Step	Hyp	Ref	Expression
1		frege109d.r	. . . . 5 ⊢ (𝜑 → 𝑅 ∈ V)
2		trclfvlb 14964	. . . . 5 ⊢ (𝑅 ∈ V → 𝑅 ⊆ (t+‘𝑅))
3		imass1 6061	. . . . 5 ⊢ (𝑅 ⊆ (t+‘𝑅) → (𝑅 “ 𝑈) ⊆ ((t+‘𝑅) “ 𝑈))
4	1, 2, 3	3syl 18	. . . 4 ⊢ (𝜑 → (𝑅 “ 𝑈) ⊆ ((t+‘𝑅) “ 𝑈))
5		coss1 5805	. . . . . . 7 ⊢ (𝑅 ⊆ (t+‘𝑅) → (𝑅 ∘ (t+‘𝑅)) ⊆ ((t+‘𝑅) ∘ (t+‘𝑅)))
6	1, 2, 5	3syl 18	. . . . . 6 ⊢ (𝜑 → (𝑅 ∘ (t+‘𝑅)) ⊆ ((t+‘𝑅) ∘ (t+‘𝑅)))
7		trclfvcotrg 14972	. . . . . 6 ⊢ ((t+‘𝑅) ∘ (t+‘𝑅)) ⊆ (t+‘𝑅)
8	6, 7	sstrdi 3935	. . . . 5 ⊢ (𝜑 → (𝑅 ∘ (t+‘𝑅)) ⊆ (t+‘𝑅))
9		imass1 6061	. . . . 5 ⊢ ((𝑅 ∘ (t+‘𝑅)) ⊆ (t+‘𝑅) → ((𝑅 ∘ (t+‘𝑅)) “ 𝑈) ⊆ ((t+‘𝑅) “ 𝑈))
10	8, 9	syl 17	. . . 4 ⊢ (𝜑 → ((𝑅 ∘ (t+‘𝑅)) “ 𝑈) ⊆ ((t+‘𝑅) “ 𝑈))
11	4, 10	unssd 4133	. . 3 ⊢ (𝜑 → ((𝑅 “ 𝑈) ∪ ((𝑅 ∘ (t+‘𝑅)) “ 𝑈)) ⊆ ((t+‘𝑅) “ 𝑈))

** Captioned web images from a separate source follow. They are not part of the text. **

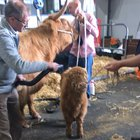 Saw a highland calf getting blow dried for the highland show yesterday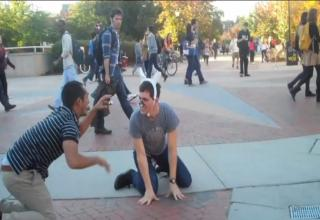 SURREAL COLLEGE CAMPUS CAT FIGHT!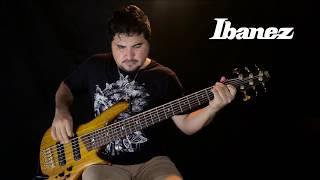 Angra Morning Star Bass - Cover / Ebrahim Muniz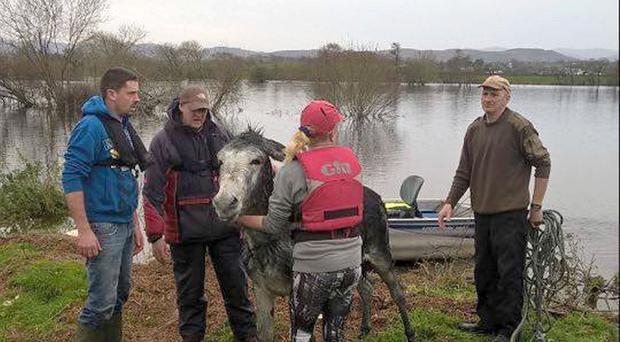 A donkey being rescued from a flooded field in Killorglin, Co Kerry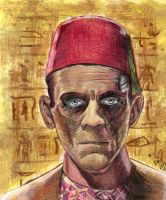 The Mummy - Boris Karloff - Universal Monsters #3 by smjblessing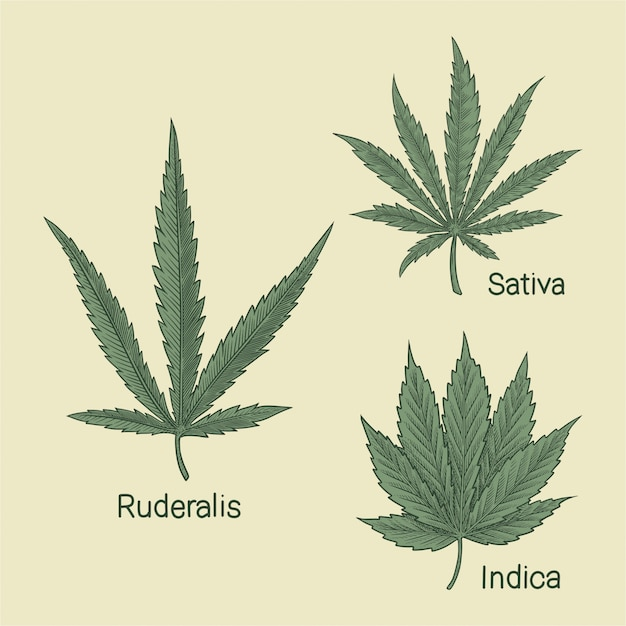 大麻の種類 Premiumベクター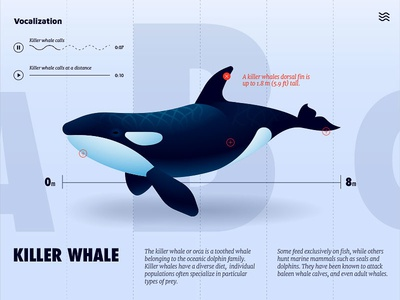 Killer Whale UI anano illustration infographics ux dolphin xd adobe ui whale killer whale
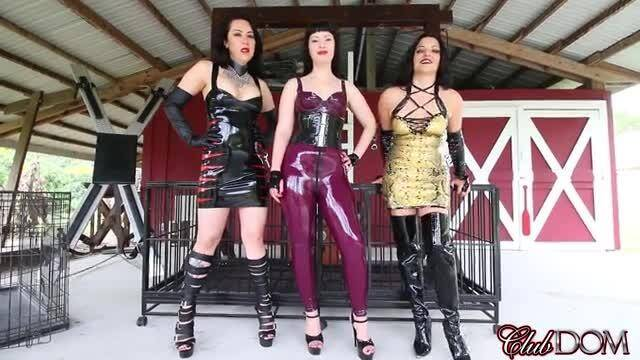 Female Domination - Michelle, Natalya & Isobel in POV 2 [FullHD, 1080p]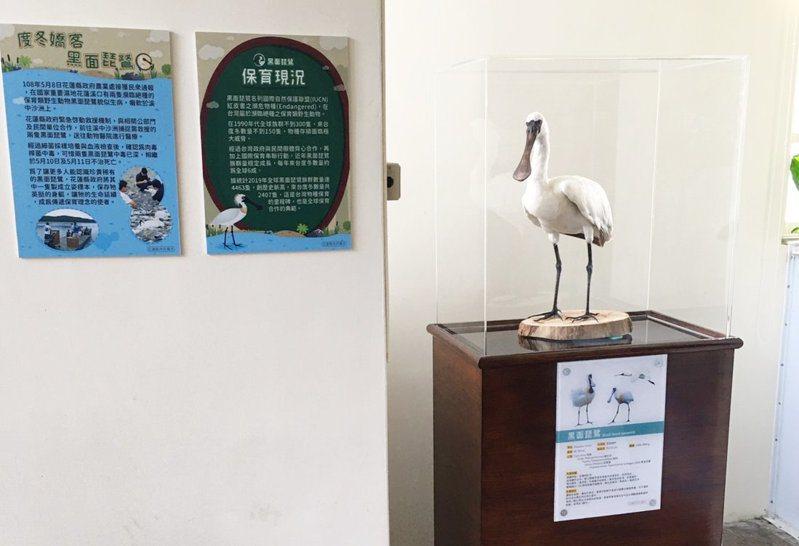 花蓮縣府將黑面琵鷺製作成立姿標本,設立在水培所,供民眾觀賞近距離認識黑面琵鷺。圖/花蓮縣府提供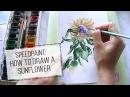 Как нарисовать подсолнух акварелью | Speedpaint: watercolor sunflower. DARJAART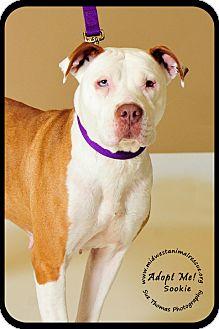 American Staffordshire Terrier Dog for adoption in Minneapolis, Minnesota - Sookie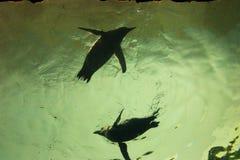 Pinguino subacqueo Fotografia Stock Libera da Diritti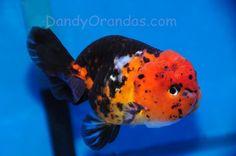 calico lionhead ranchu goldfish
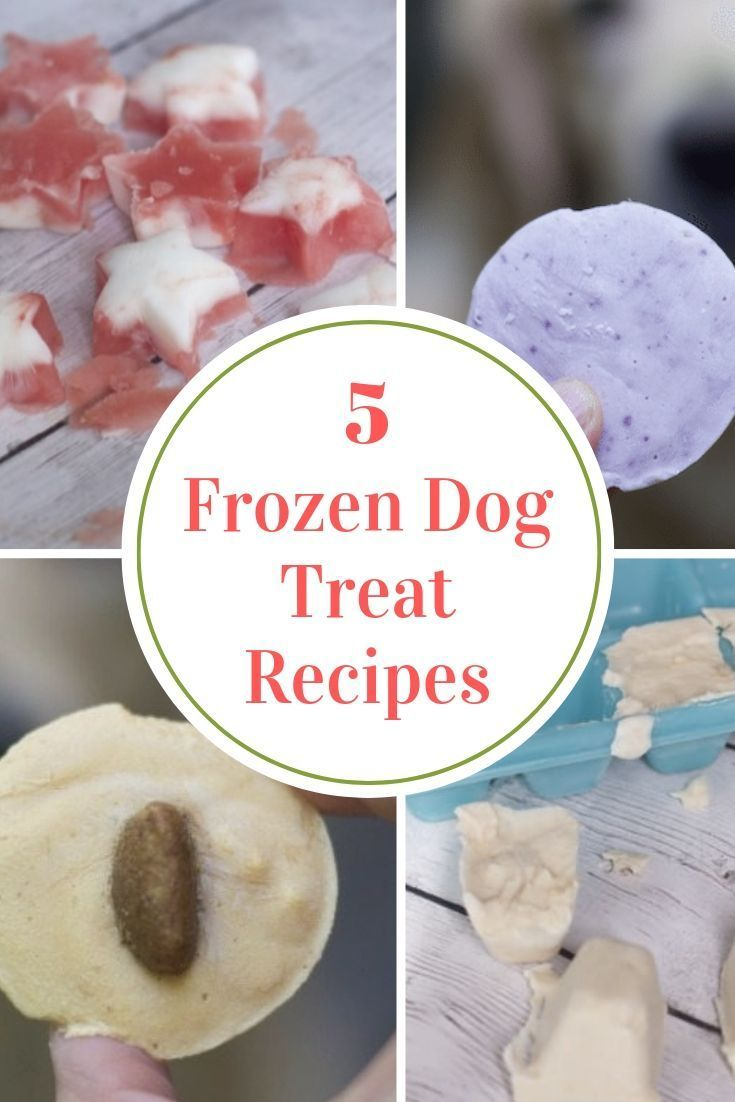 Frozen Watermelon Yogurt Dog Treats Recipe Dog Biscuit Recipes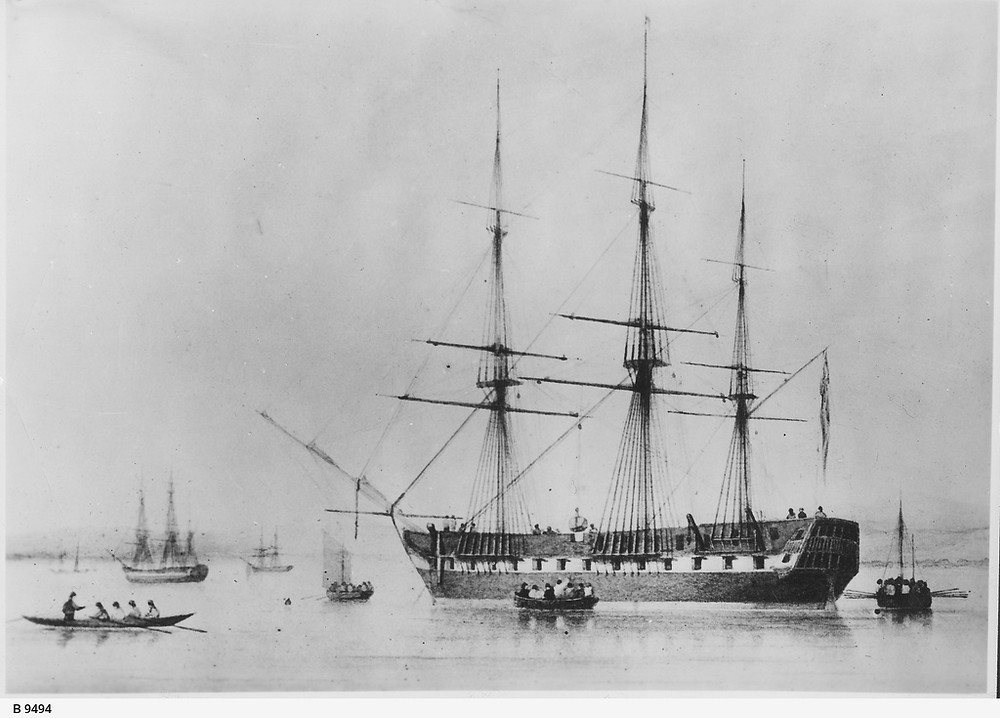 The largest SA immigrnat ship in early days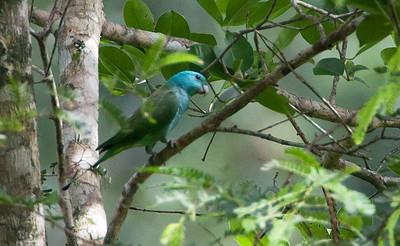 Prioniturus platenae - Blue-headed Racket-tail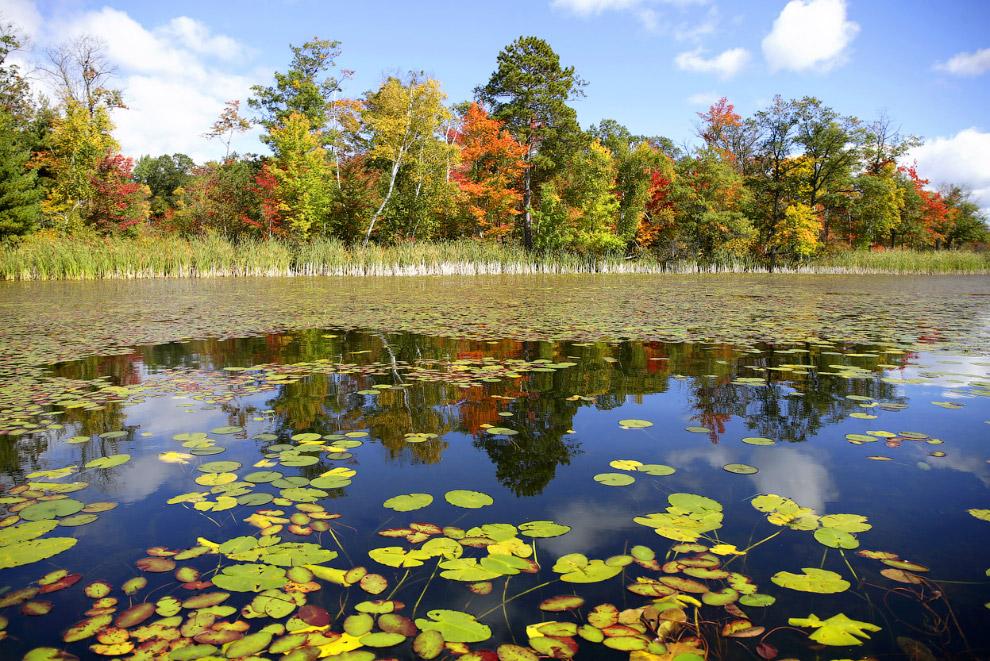 Осенний пруд в штате Миннесота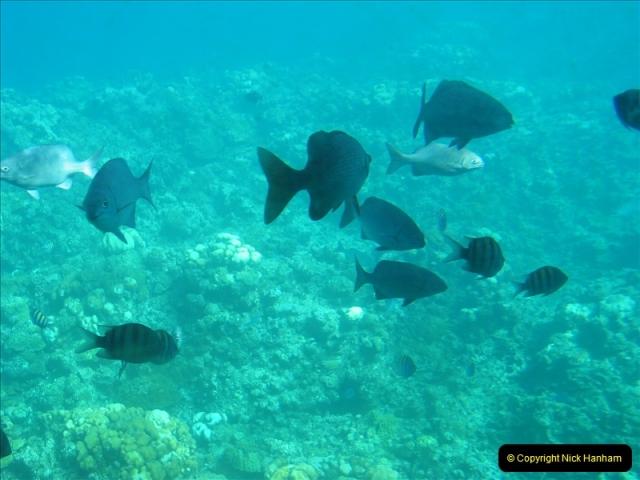 2005-11-12 Grand Caymen Islands.  (66)067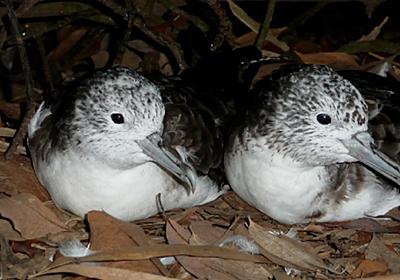 浮気する一夫一妻の海鳥 | 東京大学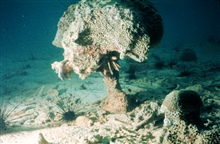 Bioerosion of coral reefs makes them brittle and susceptible to collapse.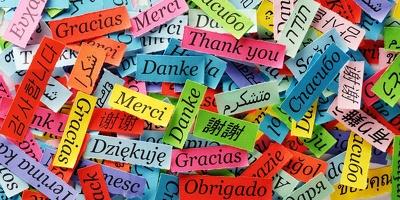 Translate 1000 words English - Lithuanian - English
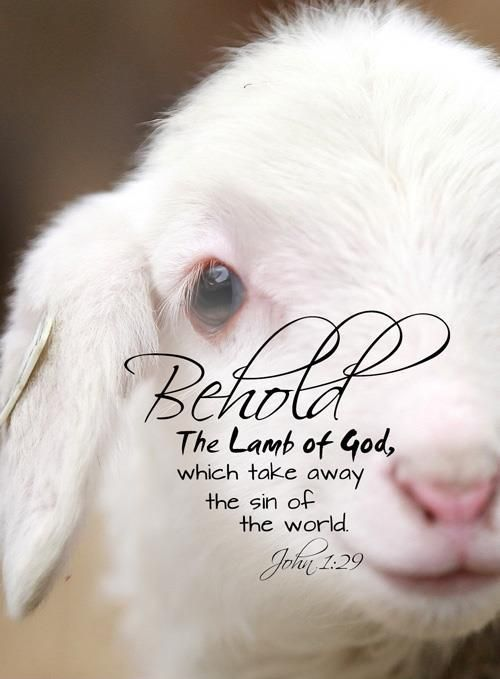 Behold the lamb of god clipart.
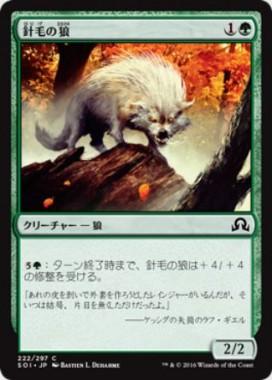 針毛の狼(イニストラードを覆う影)
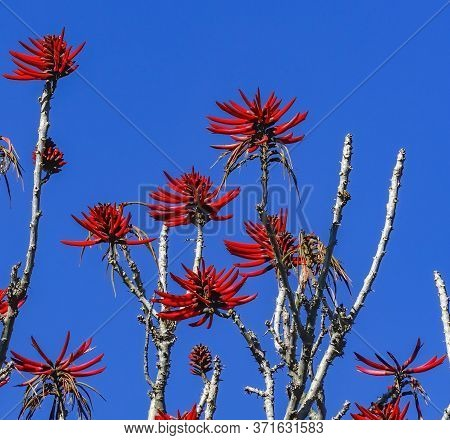 Colorful Red Coral Tree Erythrina Overlook Cholula Puebla Mexico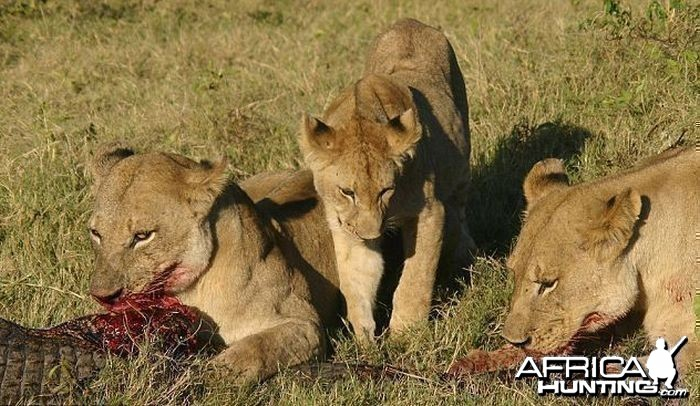 Lionesses kill Crocodile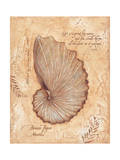 Brown Paper Nautilis Prints by Stephanie Marrott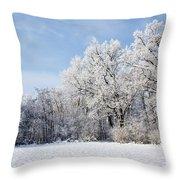 Winter Landscape Throw Pillow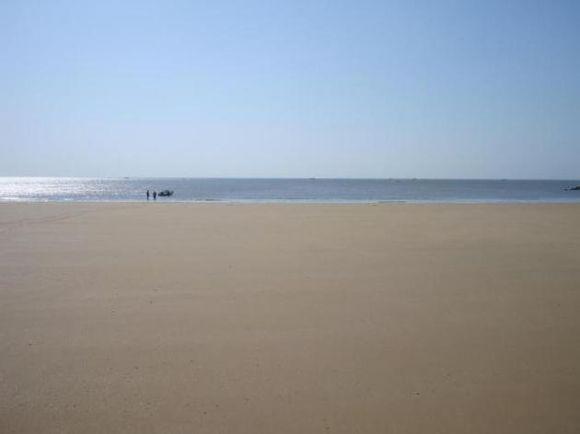 海边污染矢量图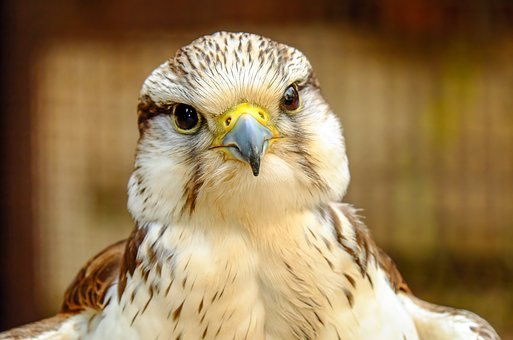 Gyrfalcon, Falcon, Bird, Raptor, Bird Of Prey, Plumage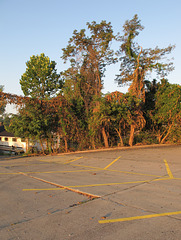 Dead vines and living trees at a parking lot this morning.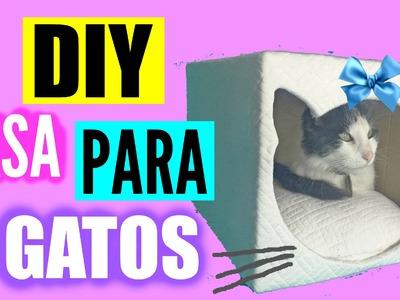 DIY casita para gatos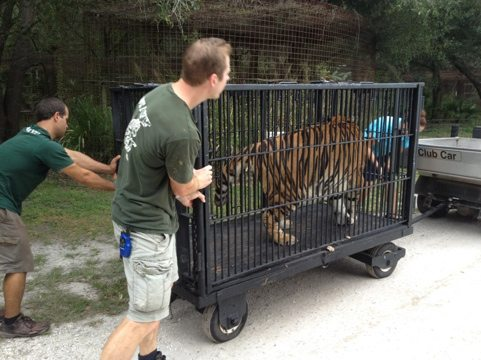 Jarred, Chris and Jamie hook Cookie the tiger up to golf cart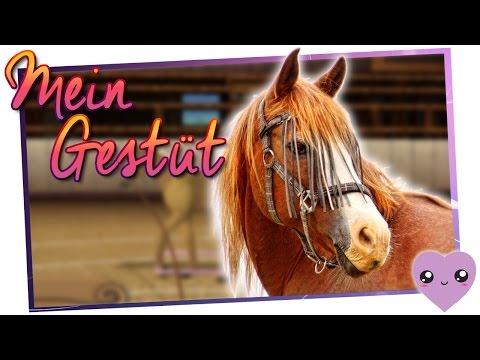 Fohlen züchten ♥ Mein Gestüt - Ein Leben für die Pferde »19« ♥ [Let's Play][Deutsch] von YouTube · Dauer:  18 Minuten 10 Sekunden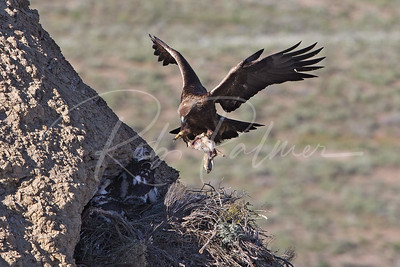 Golden Eagle with prairie dog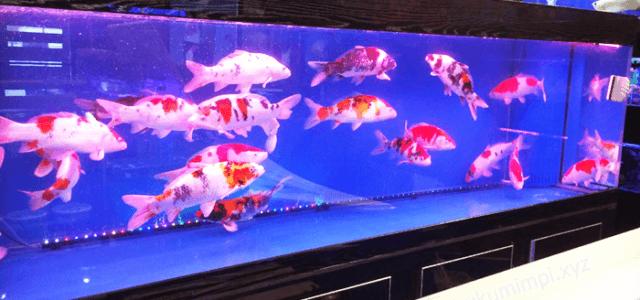 ikan koi di akuarium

12		ssun2 4120	. . 3 ⊢ ((t+‘𝑅) “ 𝑈) ⊆ (𝑈 ∪ ((t+‘𝑅) “ 𝑈))
13	11, 12	sstrdi 3935	. 2 ⊢ (𝜑 → ((𝑅 “ 𝑈) ∪ ((𝑅 ∘ (t+‘𝑅)) “ 𝑈)) ⊆ (𝑈 ∪ ((t+‘𝑅) “ 𝑈)))
14		frege109d.a	. . . 4 ⊢ (𝜑 → 𝐴 = (𝑈 ∪ ((t+‘𝑅) “ 𝑈)))
15	14	imaeq2d 6020	. . 3 ⊢ (𝜑 → (𝑅 “ 𝐴) = (𝑅 “ (𝑈 ∪ ((t+‘𝑅) “ 𝑈))))
16		imaundi 6108	. . . 4 ⊢ (𝑅 “ (𝑈 ∪ ((t+‘𝑅) “ 𝑈))) = ((𝑅 “ 𝑈) ∪ (𝑅 “ ((t+‘𝑅) “ 𝑈)))
17		imaco 6210	. . . . . 6 ⊢ ((𝑅 ∘ (t+‘𝑅)) “ 𝑈) = (𝑅 “ ((t+‘𝑅) “ 𝑈))
18	17	eqcomi 2746	. . . . 5 ⊢ (𝑅 “ ((t+‘𝑅) “ 𝑈)) = ((𝑅 ∘ (t+‘𝑅)) “ 𝑈)
19	18	uneq2i 4106	. . . 4 ⊢ ((𝑅 “ 𝑈) ∪ (𝑅 “ ((t+‘𝑅) “ 𝑈))) = ((𝑅 “ 𝑈) ∪ ((𝑅 ∘ (t+‘𝑅)) “ 𝑈))
20	16, 19	eqtri 2760	. . 3 ⊢ (𝑅 “ (𝑈 ∪ ((t+‘𝑅) “ 𝑈))) = ((𝑅 “ 𝑈) ∪ ((𝑅 ∘ (t+‘𝑅)) “ 𝑈))
21	15, 20	eqtrdi 2788	. 2 ⊢ (𝜑 → (𝑅 “ 𝐴) = ((𝑅 “ 𝑈) ∪ ((𝑅 ∘ (t+‘𝑅)) “ 𝑈)))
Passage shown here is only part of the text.